Hurley notes that the big security events of 2003, including the Blaster worm, the So.Big worm, the Welchia worm, the increase in spam, and the rising threat of spyware left many businesses defenceless despite increased spending on traditional security solutions.
Throughout these events, the solutions that were supposed to help – antivirus, firewalls, and LAN-based remote access systems – did not seem to be of much use in preventing business disruptions for many enterprises. The expectation of inoculation from business disruption that has normally been associated with the use of antivirus and firewalls was shattered during 2003 for many businesses.
Other than knowing that ‘security’ is important to the brand of the enterprise and in some cases continued compliance with industry regulators who could shutter business operations, most decision makers are not very sure about how to combat the new threats to continued business operations, customer servicing, and market brand and with good reason, Hurley claims.
“Harking back to basics, many IT decision makers are asking solution providers about when their products will be able to deliver on the core promises of electronic security, including: ” ensuring the availability of IT systems and networks to support critical business procedures, ” safeguarding the integrity of the IT infrastructure, along with IT and business operations.
“The reason that these ‘basics’ are more relevant today than two years ago is that for many IT decision makers, the use of the Internet by their business line peers is making it possible to realign business processes to support new initiatives,” he continues.
IT DISTANCED FROM RISK
He also points out that the disciplines involved in managing risk, which normally report to the board, the CEO, COO, business lines, and the financial officer, are rarely, if ever, located in the IT organization.

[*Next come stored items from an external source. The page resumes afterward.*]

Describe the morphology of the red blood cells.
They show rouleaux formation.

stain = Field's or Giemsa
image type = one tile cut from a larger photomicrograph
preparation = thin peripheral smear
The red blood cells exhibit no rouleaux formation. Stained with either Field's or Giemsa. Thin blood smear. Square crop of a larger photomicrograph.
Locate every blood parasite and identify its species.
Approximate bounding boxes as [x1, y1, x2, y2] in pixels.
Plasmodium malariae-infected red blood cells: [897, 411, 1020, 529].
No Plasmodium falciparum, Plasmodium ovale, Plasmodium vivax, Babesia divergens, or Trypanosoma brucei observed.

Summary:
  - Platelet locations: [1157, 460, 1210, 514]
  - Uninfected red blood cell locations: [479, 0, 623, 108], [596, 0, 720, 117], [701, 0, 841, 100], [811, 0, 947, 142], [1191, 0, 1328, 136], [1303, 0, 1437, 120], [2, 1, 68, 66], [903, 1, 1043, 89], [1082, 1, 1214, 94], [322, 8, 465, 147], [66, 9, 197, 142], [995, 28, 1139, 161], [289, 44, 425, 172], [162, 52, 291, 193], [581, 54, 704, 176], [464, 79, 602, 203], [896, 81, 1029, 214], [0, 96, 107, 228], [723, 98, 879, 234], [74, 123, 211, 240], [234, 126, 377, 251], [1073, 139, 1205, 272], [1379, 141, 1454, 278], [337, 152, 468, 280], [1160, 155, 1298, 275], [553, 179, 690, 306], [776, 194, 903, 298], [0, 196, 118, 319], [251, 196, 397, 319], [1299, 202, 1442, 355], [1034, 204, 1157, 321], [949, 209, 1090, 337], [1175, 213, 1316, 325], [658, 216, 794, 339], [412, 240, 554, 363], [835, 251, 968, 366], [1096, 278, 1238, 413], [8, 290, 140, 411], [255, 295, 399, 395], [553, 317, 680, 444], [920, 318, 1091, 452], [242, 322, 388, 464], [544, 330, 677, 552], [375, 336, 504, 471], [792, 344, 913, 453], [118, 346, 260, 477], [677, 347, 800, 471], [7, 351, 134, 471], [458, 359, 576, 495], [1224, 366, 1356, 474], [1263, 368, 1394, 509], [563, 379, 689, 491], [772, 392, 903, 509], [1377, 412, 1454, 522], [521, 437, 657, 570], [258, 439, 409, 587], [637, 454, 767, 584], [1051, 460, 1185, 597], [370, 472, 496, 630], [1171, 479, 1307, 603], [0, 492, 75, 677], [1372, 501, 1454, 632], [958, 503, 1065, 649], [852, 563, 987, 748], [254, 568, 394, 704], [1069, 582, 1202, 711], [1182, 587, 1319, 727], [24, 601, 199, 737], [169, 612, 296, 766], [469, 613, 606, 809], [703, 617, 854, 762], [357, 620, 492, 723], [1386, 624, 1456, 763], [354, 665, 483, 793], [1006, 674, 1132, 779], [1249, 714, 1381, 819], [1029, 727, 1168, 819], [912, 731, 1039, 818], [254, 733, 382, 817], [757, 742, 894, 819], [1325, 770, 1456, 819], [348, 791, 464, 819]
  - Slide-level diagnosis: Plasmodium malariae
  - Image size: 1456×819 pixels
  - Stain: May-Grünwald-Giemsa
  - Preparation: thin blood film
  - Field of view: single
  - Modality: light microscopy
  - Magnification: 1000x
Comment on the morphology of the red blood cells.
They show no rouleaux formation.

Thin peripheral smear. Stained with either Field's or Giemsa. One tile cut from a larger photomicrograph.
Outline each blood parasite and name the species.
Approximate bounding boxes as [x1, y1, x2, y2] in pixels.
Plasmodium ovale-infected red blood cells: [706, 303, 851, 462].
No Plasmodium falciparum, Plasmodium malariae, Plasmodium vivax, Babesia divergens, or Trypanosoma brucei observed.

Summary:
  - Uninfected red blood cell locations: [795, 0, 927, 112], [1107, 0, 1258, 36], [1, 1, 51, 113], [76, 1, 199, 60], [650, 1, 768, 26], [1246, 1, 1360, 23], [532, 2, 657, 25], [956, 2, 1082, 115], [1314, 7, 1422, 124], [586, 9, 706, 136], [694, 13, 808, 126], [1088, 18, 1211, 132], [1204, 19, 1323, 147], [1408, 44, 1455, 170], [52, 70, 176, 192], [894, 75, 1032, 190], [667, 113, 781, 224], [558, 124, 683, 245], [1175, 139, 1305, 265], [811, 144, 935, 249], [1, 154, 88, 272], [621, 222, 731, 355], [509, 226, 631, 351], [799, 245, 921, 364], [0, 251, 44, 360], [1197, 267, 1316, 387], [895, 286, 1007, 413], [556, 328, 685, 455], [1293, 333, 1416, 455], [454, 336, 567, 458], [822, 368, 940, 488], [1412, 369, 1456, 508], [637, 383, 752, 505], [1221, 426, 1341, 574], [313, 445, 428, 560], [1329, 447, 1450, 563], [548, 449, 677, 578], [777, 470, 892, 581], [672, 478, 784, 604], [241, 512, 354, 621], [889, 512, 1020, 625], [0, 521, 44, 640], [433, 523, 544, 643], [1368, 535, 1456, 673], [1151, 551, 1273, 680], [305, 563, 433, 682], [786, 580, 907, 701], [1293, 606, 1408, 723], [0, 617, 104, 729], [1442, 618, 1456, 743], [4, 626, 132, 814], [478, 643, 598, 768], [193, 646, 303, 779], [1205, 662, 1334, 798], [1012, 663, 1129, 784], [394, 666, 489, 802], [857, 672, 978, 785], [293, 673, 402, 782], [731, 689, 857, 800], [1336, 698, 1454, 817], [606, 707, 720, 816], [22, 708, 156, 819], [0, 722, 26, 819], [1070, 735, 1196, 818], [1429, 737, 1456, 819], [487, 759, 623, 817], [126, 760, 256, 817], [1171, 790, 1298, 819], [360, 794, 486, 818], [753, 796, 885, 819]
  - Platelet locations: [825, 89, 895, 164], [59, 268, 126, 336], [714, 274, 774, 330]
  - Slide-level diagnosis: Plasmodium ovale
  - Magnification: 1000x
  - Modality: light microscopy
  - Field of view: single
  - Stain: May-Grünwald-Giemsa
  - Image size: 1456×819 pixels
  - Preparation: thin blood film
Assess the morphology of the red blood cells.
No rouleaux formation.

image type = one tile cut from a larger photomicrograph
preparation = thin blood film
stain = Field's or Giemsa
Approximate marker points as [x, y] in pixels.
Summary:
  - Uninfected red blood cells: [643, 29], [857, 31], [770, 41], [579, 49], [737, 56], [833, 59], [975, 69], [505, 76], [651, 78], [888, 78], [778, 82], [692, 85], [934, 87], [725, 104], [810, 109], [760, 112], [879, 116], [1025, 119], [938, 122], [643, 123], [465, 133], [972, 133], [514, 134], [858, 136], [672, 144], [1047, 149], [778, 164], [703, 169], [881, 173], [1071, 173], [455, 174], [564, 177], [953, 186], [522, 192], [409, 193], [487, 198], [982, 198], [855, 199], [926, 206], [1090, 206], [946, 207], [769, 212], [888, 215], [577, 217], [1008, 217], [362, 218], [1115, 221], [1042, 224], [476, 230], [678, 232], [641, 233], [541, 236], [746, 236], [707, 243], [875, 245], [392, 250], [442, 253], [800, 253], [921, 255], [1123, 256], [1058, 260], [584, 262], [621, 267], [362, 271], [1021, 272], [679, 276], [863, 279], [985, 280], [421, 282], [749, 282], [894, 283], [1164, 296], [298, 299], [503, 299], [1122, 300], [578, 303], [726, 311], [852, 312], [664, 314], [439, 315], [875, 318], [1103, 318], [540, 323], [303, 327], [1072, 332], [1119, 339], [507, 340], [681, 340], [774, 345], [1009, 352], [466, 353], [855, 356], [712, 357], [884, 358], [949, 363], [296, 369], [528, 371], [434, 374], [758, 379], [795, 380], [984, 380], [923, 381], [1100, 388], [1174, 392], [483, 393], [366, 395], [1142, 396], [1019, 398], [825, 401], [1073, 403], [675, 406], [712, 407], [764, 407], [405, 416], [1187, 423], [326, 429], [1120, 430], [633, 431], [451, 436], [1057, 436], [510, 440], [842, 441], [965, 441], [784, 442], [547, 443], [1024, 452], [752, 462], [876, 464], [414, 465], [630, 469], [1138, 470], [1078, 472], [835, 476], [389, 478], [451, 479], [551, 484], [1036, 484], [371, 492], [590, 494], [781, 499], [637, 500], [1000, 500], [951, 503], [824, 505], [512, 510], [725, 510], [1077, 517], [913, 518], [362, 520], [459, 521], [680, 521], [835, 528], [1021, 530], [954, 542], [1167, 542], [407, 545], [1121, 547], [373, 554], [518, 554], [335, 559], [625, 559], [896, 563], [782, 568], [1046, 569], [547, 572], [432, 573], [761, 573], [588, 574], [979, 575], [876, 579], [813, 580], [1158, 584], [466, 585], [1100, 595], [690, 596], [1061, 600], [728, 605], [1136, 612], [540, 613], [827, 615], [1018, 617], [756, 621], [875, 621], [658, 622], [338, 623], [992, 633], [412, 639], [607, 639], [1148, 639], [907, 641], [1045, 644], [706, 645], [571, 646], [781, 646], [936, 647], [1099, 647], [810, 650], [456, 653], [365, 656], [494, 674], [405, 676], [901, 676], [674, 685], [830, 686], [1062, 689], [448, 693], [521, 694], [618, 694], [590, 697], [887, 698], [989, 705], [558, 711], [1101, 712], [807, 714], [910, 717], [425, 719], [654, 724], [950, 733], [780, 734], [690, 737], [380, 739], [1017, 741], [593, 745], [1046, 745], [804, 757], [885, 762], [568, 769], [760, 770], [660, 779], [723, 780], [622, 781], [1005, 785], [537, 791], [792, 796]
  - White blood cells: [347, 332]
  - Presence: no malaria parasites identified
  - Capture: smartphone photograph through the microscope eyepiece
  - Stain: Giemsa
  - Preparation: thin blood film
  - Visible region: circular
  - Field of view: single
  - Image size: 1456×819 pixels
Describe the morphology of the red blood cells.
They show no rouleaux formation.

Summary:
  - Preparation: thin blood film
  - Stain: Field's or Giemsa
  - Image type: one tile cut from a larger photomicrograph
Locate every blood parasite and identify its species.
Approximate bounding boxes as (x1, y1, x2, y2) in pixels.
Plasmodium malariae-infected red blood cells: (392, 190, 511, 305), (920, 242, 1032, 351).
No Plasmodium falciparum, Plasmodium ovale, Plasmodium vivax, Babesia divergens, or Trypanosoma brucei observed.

This creates a challenge for most organizations to leverage core risk management principles and a shared culture to drive a common language, operating procedures, and methodologies to deliver more predictability into electronic security operations in the enterprise.
“Unfortunately, most of the security technologies that enterprises currently employ rely on hard-bitten lessons that only the technology wizards really understand,” he writes.
“Moreover, the tools and systems used by these specialists have largely not yet been automated, making security systems less replicable and less usable by those without highly specialized technical skills.
“Although part of the new direction in electronic safeguards comes from the automation of previously hand-tooled approaches to security, it also comes from creating greater organizational efficiency and technological flexibility.”
He sees the automation of security-related processes as insufficient to deliver better protection. Rather, it is necessary to ensure that technological controls, appropriate to the threat, are in place. He argues that until organizational roles, responsibilities, and efficiencies are clearly delineated, the use of the right controls can be counterproductive.
This report released in January is aimed at C-level executives, business unit managers, IT managers and IT security specialists. It is available free to “qualified buyers” from Aberdeen Group at www.aberdeen.com.